Graph Algorithms

Graph opcodes covering traversal, shortest paths, centrality, community detection, similarity search, optimal joins, and spanning trees — all integrated into the DAG pipeline.

Graph algorithms are available through the C API. Many graph queries can also be expressed in Rayfall using the Datalog engine — see the Graph Queries Tutorial.

All graph algorithms operate on ray_rel_t relationships built from CSR storage. See Graph Storage for how to build and persist relationships.

Traversal

OP_EXPAND — 1-Hop Neighbor Expansion

Expands each input node to its direct neighbors in the CSR. The fundamental building block for all graph queries.

Property	Value
Opcode	`OP_EXPAND (80)`
Complexity	O(d) per node, where d = average degree
Use case	Neighbor lookup, 1-hop reachability, join-like expansions

/* C API */
ray_op_t* nbrs = ray_expand(g, src_nodes, rel, 0);  /* direction: 0=fwd */

Rayfall

In Rayfall, 1-hop expansion is a Datalog query with a single pattern. Pin the source entity to query its direct neighbors:

; Build a graph
(set db (datoms))
(set db (assert-fact db 0 'edge 1))
(set db (assert-fact db 0 'edge 2))
(set db (assert-fact db 1 'edge 2))

; 1-hop neighbors of node 0
(query db (find ?target)
  (where (0 :edge ?target)))
; => ?target: 1, 2

OP_VAR_EXPAND — Variable-Length BFS/DFS

Expands nodes through multiple hops with configurable minimum and maximum depth. Uses BFS by default. Optionally tracks the full path for each discovered node.

Property	Value
Opcode	`OP_VAR_EXPAND (81)`
Complexity	O(V + E) within the explored subgraph
Use case	Multi-hop reachability, friends-of-friends, transitive closure

/* BFS from start_nodes, depth 1..3, tracking paths */
ray_op_t* reachable = ray_var_expand(g, start_nodes, rel,
    0,    /* direction: forward */
    1,    /* min_depth */
    3,    /* max_depth */
    true  /* track_path */
);

Rayfall

Recursive Datalog rules express variable-length reachability. The path rule computes transitive closure — equivalent to BFS over all reachable nodes:

; Base case: direct edge
(rule (path ?x ?y) (?x :edge ?y))
; Recursive case: follow chains
(rule (path ?x ?z) (?x :edge ?y) (path ?y ?z))

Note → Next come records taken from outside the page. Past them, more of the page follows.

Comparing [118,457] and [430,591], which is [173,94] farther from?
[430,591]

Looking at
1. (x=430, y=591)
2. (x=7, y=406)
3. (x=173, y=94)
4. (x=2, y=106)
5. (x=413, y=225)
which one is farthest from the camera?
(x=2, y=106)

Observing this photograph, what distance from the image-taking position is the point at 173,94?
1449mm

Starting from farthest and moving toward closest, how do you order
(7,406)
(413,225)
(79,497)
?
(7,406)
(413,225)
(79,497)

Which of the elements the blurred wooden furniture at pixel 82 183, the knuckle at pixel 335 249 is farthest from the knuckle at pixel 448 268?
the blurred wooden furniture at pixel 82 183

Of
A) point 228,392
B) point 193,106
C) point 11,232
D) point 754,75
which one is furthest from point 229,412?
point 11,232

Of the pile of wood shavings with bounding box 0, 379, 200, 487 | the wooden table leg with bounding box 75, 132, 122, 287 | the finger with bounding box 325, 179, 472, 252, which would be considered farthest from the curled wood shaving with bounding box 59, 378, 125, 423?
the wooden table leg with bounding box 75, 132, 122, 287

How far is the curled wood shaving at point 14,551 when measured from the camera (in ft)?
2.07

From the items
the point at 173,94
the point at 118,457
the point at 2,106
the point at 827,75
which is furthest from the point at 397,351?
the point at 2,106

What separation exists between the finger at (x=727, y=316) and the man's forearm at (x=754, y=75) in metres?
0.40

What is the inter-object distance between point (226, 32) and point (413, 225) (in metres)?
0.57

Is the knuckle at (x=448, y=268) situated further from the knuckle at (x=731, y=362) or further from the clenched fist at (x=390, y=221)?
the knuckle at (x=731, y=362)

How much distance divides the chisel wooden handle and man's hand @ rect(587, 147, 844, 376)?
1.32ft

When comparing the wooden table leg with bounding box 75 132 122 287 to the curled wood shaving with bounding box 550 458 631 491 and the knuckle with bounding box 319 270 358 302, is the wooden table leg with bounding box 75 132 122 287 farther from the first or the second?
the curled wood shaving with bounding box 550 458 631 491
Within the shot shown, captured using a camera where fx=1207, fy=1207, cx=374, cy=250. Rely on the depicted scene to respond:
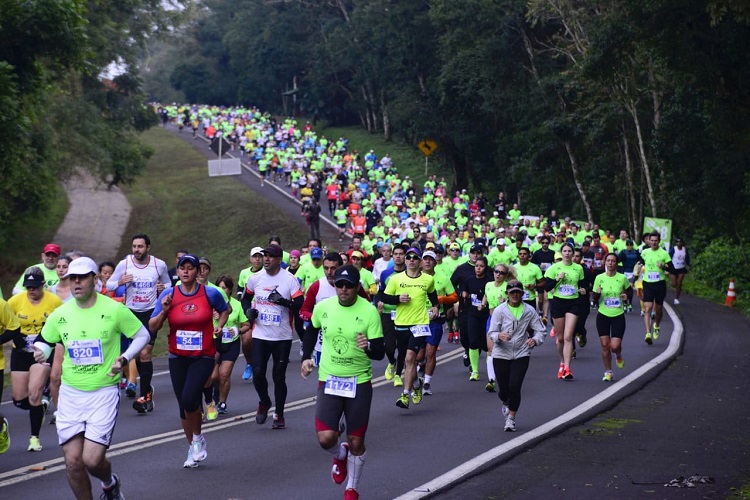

; All nodes reachable from node 0
(query db (find ?y) (where (path 0 ?y)))
; => all transitively reachable nodes

OP_DFS — Depth-First Search

Explicit depth-first traversal from a source node, returning nodes in DFS visit order.

Property	Value
Opcode	`OP_DFS (94)`
Complexity	O(V + E) within explored subgraph
Use case	Topological processing, cycle detection, graph exploration

ray_op_t* dfs_order = ray_dfs(g, src_node, rel, 10); /* max depth 10 */

OP_RANDOM_WALK — Random Walk

Performs random walks from source nodes, selecting a uniformly random neighbor at each step. Used for node2vec-style embeddings and sampling.

Property	Value
Opcode	`OP_RANDOM_WALK (98)`
Complexity	O(L) per walk, where L = walk_length
Use case	Graph sampling, node2vec, DeepWalk embeddings

ray_op_t* walk = ray_random_walk(g, src_node, rel, 80); /* 80-step walk */

Shortest Path

OP_SHORTEST_PATH — BFS Shortest Path

Finds the shortest unweighted path between two nodes using bidirectional BFS.

Property	Value
Opcode	`OP_SHORTEST_PATH (82)`
Complexity	O(V + E)
Use case	Hop distance, unweighted routing, social distance

ray_op_t* path = ray_shortest_path(g, src, dst, rel, 20); /* max depth 20 */

Rayfall

Datalog reachability rules find all paths between two nodes. Pin both source and destination to check connectivity:

; Reuse the path rule from above
(rule (path ?x ?y) (?x :edge ?y))
(rule (path ?x ?z) (?x :edge ?y) (path ?y ?z))

; Is node 4 reachable from node 0?
(query db (find ?y) (where (path 0 ?y)))
; => includes 4 if reachable

Note: Datalog computes reachability (whether a path exists), not the actual shortest hop sequence. For weighted shortest paths or explicit path reconstruction, use the C API (ray_shortest_path, ray_dijkstra).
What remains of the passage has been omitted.